I listened to an elderly lady read a script today. As she read, sitting next to me concentrating on her paper, I pictured her as a little girl trying to read a report for school. It's easy to forget that each of these white haired folks (let alone our thirty-year-old selves) were once kids just trying their best. She read wonderfully and I secretly gave her a gold star.
Yesterday I listened to the poet Donald Hall read some poems and talk about the death of his wife. He said that the flowers she had planted bloomed a few weeks after her death. And it was writing about those wildflowers that got him through his grief. I believe we all have the same pains, the same griefs, the same sadness in our lives. It's just a question of degree and frequency. Yet we can feel so far away from each other. We're never so in love as when we're alone.
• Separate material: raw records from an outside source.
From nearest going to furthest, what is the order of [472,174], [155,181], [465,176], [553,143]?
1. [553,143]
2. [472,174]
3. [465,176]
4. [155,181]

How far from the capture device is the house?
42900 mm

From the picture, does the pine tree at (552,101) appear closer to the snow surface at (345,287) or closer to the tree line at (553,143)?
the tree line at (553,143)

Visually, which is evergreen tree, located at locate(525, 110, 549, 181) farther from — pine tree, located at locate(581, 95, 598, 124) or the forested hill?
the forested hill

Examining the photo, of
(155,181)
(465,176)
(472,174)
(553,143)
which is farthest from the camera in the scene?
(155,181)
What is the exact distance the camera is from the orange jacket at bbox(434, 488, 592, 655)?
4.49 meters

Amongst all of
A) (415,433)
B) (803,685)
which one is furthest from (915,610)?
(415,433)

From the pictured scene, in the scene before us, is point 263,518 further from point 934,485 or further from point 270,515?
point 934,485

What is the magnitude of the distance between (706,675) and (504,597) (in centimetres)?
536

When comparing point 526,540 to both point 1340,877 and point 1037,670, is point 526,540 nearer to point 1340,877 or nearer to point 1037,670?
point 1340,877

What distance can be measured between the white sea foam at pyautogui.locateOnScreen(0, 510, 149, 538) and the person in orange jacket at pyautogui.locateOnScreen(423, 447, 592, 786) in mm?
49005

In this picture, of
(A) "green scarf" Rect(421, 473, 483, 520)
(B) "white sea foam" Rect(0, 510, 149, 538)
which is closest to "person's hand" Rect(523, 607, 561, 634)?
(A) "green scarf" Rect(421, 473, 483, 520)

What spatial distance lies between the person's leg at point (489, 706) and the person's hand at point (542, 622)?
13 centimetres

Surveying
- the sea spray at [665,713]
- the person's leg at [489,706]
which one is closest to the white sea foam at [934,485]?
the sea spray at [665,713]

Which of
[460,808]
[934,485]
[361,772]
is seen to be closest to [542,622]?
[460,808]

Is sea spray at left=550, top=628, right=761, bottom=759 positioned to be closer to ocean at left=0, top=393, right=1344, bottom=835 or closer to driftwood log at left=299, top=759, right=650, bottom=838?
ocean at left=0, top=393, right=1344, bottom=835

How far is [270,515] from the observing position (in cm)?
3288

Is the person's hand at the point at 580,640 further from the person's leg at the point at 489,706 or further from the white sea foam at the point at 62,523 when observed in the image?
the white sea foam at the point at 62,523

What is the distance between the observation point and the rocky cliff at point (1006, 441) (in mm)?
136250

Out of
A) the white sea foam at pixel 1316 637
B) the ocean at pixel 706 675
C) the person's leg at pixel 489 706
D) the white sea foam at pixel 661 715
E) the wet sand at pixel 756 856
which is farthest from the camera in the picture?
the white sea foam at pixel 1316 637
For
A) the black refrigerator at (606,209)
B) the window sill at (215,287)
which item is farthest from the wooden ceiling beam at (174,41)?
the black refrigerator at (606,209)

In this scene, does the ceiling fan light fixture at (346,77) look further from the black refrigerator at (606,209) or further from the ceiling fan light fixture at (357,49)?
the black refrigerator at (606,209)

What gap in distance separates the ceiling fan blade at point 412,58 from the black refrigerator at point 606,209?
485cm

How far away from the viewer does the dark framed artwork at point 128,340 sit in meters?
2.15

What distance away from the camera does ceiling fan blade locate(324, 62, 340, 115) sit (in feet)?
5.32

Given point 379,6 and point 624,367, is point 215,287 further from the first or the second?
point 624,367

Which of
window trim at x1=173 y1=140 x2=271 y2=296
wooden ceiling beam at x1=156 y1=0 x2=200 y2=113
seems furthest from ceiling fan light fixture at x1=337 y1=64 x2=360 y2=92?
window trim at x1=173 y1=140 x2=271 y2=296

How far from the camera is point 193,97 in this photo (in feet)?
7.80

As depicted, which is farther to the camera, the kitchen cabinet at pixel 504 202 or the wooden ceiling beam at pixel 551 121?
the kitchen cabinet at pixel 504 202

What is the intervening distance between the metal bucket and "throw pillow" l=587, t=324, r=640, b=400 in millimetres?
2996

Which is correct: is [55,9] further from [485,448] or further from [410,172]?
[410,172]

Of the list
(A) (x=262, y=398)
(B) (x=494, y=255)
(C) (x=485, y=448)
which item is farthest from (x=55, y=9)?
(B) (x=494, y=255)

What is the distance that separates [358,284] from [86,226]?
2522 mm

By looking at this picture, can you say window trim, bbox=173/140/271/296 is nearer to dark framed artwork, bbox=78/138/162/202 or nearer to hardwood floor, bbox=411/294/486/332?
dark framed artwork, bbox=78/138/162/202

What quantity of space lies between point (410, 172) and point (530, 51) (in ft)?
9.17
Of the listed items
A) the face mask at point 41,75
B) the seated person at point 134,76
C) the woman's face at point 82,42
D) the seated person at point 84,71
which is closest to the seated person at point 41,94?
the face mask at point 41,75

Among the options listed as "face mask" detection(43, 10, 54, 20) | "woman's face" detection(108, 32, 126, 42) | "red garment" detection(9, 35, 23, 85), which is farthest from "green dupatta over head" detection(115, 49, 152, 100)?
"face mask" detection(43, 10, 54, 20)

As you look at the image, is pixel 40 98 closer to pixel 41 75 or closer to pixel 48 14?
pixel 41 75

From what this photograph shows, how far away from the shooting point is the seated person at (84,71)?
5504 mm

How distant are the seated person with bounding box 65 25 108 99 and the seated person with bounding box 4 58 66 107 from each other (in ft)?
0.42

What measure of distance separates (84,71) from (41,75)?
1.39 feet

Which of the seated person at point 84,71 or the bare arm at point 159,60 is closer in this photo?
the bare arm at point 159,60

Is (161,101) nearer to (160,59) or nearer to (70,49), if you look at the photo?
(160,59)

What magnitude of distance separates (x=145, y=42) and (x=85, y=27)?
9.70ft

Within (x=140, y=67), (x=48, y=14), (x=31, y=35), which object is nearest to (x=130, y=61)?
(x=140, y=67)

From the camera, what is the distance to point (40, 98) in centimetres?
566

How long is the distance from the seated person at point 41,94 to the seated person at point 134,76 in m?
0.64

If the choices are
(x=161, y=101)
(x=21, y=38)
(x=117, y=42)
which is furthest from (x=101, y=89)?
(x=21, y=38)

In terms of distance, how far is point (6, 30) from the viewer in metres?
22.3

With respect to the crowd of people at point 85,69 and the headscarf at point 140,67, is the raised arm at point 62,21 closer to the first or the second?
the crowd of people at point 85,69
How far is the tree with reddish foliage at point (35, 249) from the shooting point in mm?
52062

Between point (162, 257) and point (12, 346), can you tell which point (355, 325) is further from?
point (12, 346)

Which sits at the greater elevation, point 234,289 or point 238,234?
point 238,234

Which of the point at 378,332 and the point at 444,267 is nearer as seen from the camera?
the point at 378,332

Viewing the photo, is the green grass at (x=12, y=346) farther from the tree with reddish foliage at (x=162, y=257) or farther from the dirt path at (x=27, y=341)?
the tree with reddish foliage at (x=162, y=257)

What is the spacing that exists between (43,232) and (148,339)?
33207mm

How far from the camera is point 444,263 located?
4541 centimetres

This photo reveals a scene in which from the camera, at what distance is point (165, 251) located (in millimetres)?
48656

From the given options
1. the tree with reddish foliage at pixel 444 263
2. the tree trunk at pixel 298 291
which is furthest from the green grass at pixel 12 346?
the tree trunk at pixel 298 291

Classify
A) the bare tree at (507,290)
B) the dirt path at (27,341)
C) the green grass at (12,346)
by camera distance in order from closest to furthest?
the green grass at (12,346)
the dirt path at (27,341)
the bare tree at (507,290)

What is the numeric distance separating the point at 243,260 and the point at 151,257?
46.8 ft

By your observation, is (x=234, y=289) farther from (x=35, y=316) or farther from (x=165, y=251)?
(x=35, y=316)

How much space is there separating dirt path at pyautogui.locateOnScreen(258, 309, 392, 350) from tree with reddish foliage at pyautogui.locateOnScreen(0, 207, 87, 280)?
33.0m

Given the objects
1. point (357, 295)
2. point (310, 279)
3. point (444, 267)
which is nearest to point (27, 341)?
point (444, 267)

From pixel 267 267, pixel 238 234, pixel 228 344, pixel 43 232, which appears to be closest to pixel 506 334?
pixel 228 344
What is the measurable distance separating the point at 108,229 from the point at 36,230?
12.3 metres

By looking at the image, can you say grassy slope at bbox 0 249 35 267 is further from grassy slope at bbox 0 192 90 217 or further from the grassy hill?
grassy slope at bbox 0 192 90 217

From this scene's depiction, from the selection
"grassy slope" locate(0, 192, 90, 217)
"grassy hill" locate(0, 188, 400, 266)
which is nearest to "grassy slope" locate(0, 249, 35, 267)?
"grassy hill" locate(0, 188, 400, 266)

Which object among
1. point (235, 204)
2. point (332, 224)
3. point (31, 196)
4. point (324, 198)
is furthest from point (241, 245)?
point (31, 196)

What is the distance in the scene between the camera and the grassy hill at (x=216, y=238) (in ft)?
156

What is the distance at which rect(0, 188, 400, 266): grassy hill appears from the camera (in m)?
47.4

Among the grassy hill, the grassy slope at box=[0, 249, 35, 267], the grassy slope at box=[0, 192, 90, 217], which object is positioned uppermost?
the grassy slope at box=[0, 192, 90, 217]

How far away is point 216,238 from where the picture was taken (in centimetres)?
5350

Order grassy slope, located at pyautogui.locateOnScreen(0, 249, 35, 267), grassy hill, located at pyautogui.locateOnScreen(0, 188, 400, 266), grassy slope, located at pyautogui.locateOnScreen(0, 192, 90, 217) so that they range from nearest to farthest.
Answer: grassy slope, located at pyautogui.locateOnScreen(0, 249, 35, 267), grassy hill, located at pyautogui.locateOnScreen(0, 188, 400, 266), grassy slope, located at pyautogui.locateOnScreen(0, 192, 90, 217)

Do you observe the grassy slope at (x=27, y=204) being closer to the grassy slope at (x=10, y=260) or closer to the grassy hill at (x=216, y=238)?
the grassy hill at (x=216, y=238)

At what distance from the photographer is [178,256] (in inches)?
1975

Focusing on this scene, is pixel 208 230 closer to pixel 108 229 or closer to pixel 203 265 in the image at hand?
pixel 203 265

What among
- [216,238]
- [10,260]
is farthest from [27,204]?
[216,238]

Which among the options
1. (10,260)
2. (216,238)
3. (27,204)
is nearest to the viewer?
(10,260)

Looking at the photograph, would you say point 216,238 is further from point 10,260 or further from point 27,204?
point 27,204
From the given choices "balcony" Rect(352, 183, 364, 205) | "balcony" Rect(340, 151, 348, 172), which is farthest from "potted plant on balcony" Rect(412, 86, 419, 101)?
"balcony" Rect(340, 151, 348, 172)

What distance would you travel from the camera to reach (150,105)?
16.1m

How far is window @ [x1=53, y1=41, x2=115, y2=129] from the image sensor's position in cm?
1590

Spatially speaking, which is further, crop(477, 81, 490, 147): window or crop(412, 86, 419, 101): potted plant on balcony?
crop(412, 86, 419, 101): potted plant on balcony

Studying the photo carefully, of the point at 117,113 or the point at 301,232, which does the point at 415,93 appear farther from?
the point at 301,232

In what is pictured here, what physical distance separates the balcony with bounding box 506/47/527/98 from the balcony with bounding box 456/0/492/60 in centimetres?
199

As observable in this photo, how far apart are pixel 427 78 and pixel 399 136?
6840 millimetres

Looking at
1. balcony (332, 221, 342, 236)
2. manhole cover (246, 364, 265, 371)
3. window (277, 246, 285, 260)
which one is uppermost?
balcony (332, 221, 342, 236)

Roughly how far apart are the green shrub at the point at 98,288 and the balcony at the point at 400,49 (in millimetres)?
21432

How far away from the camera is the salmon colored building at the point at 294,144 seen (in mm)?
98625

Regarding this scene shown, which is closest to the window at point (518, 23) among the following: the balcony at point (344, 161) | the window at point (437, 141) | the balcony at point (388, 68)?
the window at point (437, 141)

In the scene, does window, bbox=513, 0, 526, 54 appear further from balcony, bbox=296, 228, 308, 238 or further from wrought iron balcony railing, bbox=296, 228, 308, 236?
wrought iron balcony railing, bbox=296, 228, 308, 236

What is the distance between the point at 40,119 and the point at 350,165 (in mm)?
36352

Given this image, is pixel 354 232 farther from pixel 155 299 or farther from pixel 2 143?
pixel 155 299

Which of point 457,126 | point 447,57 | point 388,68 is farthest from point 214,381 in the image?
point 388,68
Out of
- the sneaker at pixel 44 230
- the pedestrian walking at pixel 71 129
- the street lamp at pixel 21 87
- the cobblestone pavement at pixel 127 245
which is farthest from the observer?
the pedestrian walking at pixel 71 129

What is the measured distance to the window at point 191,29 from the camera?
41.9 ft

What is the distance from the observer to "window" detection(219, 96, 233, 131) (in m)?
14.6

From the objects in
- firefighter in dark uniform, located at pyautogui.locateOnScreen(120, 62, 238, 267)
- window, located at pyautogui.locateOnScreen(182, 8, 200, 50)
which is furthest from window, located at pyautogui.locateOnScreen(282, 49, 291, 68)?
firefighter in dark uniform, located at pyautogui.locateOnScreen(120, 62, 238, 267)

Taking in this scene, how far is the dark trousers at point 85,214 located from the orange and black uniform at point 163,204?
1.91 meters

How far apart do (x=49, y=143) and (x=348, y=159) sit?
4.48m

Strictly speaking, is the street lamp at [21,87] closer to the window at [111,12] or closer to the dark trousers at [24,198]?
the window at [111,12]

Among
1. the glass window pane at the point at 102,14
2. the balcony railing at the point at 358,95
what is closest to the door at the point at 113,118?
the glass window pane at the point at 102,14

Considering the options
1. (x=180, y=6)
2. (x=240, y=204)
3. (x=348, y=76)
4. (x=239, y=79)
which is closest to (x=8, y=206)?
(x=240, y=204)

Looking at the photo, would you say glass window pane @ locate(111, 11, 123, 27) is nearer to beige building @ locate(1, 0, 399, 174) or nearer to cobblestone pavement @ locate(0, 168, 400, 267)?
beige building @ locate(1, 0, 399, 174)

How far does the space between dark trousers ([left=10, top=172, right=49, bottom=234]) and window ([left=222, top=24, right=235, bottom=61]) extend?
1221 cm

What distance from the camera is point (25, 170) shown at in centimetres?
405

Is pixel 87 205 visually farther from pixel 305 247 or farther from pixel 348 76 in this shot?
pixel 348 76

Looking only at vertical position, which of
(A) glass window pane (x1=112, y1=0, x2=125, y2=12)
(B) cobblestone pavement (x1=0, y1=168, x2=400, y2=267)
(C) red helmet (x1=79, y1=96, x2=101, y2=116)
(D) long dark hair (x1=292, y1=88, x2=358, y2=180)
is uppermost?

It's like the trick where you try to grab something but it's an illusion of light. We become complacent and forget how much we need each other. We forget just how delicate everything is. And how at any moment it can change forever.
Often elderly folks are much more like children. And I mean that in a good way- our lives complete a full circle. We start without the knowledge and sophistication to make it in this world. Soon we gain a little of it and try to make a go of it. We get cocky. Then, as we drift towards the end of life, we let go of that. I think the years serve to slowly put into stark relief what is important and what is trivia in our lives.
Why am I not writing poetry and prose everyday? There is soooo much there.
vaux:
This is a really beautiful entry, man. I'm very glad I got the oppourtunity to read this.